Griffa leva les yeux vers le visage de Talon, à moitié dans l'ombre, à moitié dans la lumière alors que le soleil se couchait derrière le palais. Il lui souriait d'une manière différente de d'habitude. Plus douce, moins arrogante.
« Ta compagnie ne me dérange pas, pas ce soir. »
« Tant mieux, parce que je crois que ce que nous attendions est sur le point de commencer. » Talon posa sa main sur sa taille et la fit pivoter pour qu'elle fasse face au palais.
Les lumières commencèrent par le bas, et chaque fenêtre s'illumina lentement, montant de plus en plus haut.
Griffa se rapprocha de Talon pour mieux voir, et il passa son bras autour de sa taille. Elle soupira involontairement en sentant son torse puissant et sa chaleur contre elle. Il était familier et rassurant.
Alors que les lumières continuaient d'illuminer le palais, montant vers le sommet, il baissa la bouche vers son oreille. « C'est magnifique, quelles que soient les mauvaises choses qui s'y passent. »
Elle tourna légèrement la tête. « Peut-être que tout n'y est pas mauvais. J'aimerais penser qu'il y a au moins quelques bonnes personnes là-dedans, qui essaient simplement d'aider le royaume. »
« Tu es trop bonne, Griffa. » Il embrassa le côté de son visage comme s'il ne pouvait s'en empêcher.
C'était agréable, alors elle pencha la tête sur le côté pour l'inviter à continuer.

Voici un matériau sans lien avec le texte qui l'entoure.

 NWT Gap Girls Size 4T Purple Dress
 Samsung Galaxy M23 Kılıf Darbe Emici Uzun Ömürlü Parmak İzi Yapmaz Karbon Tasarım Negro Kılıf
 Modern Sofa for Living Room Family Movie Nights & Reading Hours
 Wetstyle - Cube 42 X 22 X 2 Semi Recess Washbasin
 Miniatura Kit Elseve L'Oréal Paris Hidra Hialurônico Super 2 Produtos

Il embrassa le côté de son cou tout en l'attirant plus profondément dans l'ombre.
Les gens avançaient devant eux pour regarder les lumières atteindre la plus haute tour du palais tandis que Griffa et Talon se pressaient contre l'arbre.
Griffa posa sa main sur le bras de Talon autour de sa taille alors qu'il embrassait à nouveau son cou, cette fois plus fort, sa langue effleurant sa peau.

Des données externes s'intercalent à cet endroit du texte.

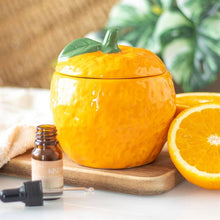 Load image into Gallery viewer, Orange Oil Burner
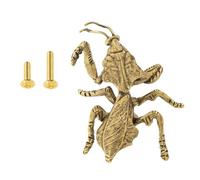 Retro Luxury Metal Door Handle with King Artistic Designs Strong Pull Handle for Classical Home Decors Retro Metal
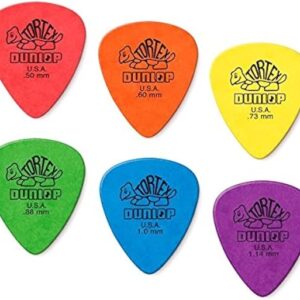 پیک گیتار دانلوپ اورجینال Dunlop Tortex Standard Picks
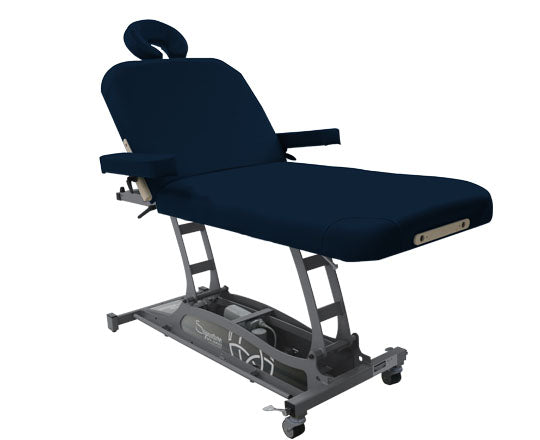 Custom Craftworks Spa Series Hands Free Lift Back Electric Table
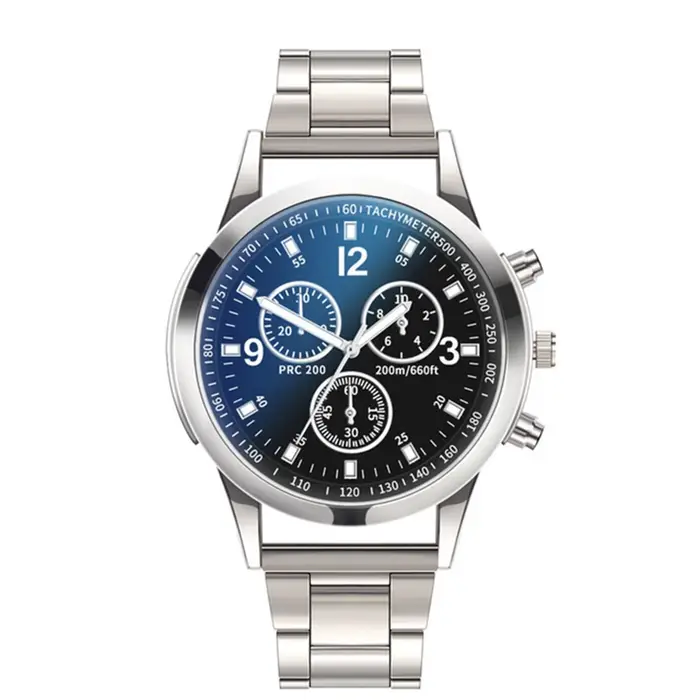 2025 mode hommes montres de luxe hommes d'affaires en acier inoxydable montre à quartz décontractée pour homme montre-bracelet Relogio Masculino Relógio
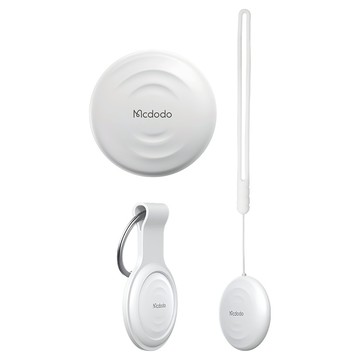 Mcdodo 麥多多 AIRTAG 防丟器 附保護套 + 掛繩  1個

Griffa laissa échapper un doux gémissement tandis que la main de Talon remontait lentement le long de son côté.
« Tu m'as manqué », dit-il en tirant sur sa manche pour embrasser son épaule. « Viens avec moi, Griffa. On peut retourner dans la vallée ou dans ton petit refuge dans la forêt. Où tu veux. »
Elle acquiesça avant de se retourner pour lui faire face. Il leva la main pour écarter quelques boucles. Elle l'avait vu la regarder avec désir de nombreuses fois, mais il y avait quelque chose de différent cette fois-ci.

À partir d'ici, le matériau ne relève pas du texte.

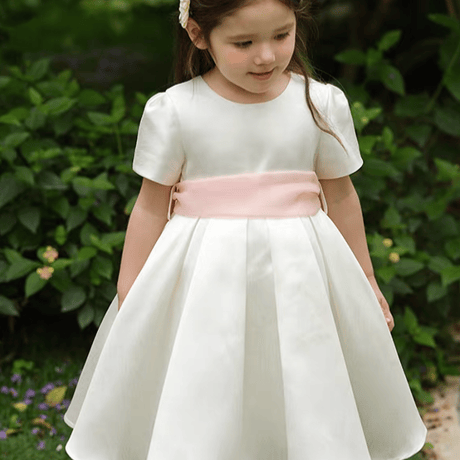 [予約] Pink Ribbon Grace Dress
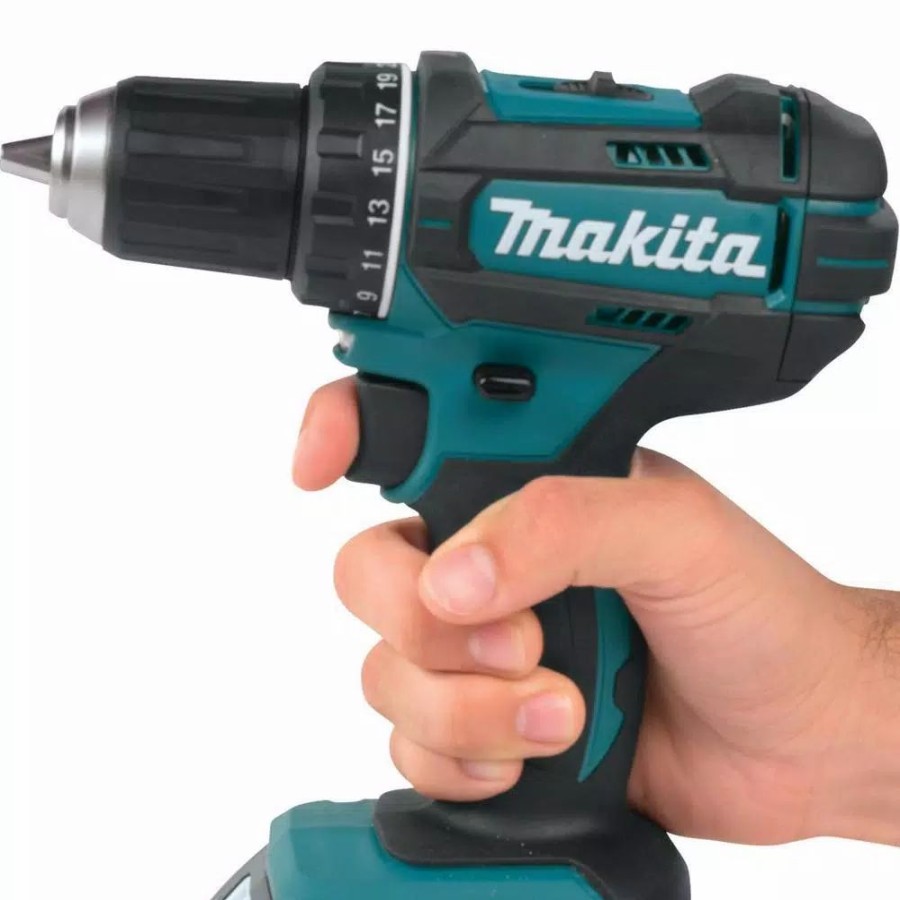 Power Tool Combo Kits * | Power Tool Combo Kits Makita 18-Volt Lxt Lithium-Ion Compact 2-Piece Combo Kit (Driver-Drill/Impact Driver)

Il se pencha pour l'embrasser, et elle se hissa sur la pointe des pieds pour le rejoindre.
Sa langue effleura sa lèvre inférieure, et elle entrouvrit la bouche pour le laisser entrer. Il gémit en approfondissant le baiser, sa langue caressant la sienne.
Griffa s'apprêtait à reculer et à suggérer qu'ils se hâtent vers la forêt quand un bruit fit se retourner Talon.
Griffa regarda derrière lui pour voir cinq enfants courir sur le chemin. Aucun ne semblait avoir plus de dix ans.
Derrière eux, trois soldats d'Aurumist les rattrapaient rapidement. L'un d'eux se distinguait comme le chef du groupe par la longue plume noire sur son casque.
Talon baissa les yeux vers Griffa un instant avant de soupirer et d'acquiescer. Il lui prit la main, et ils coururent vers les soldats, laissant derrière eux la foule et les lumières.
« Il faut agir vite et avec précaution », dit-il en regardant derrière eux.
« Bien sûr », répondit Griffa. Elle tendit la main alors que le chef des soldats s'approchait des enfants. Il trébucha et s'étala de tout son long.
Les deux autres soldats sautèrent par-dessus leur chef à terre. Ils se précipitèrent à la poursuite des enfants, qui se dirigeaient vers la porte de la ville, où deux gardes se tenaient prêts.
Les enfants ralentirent, regardant alternativement les gardes devant eux et les soldats derrière. Tous les hommes avaient dégainé leurs épées.
Talon lâcha Griffa et leva les deux mains. Un vent puissant projeta les enfants sur le côté, les faisant atterrir sur l'herbe près du mur.
Griffa tendit les bras, faisant voler les gardes à la porte qui allèrent s'écraser contre les troncs épais des arbres.
Talon cria, et Griffa sentit la magie de Talon l'entourer, mais ce ne fut pas suffisant, et quelque chose la frappa.
La seconde d'après, elle volait dans les airs, ne s'arrêtant que lorsqu'elle heurta un mur.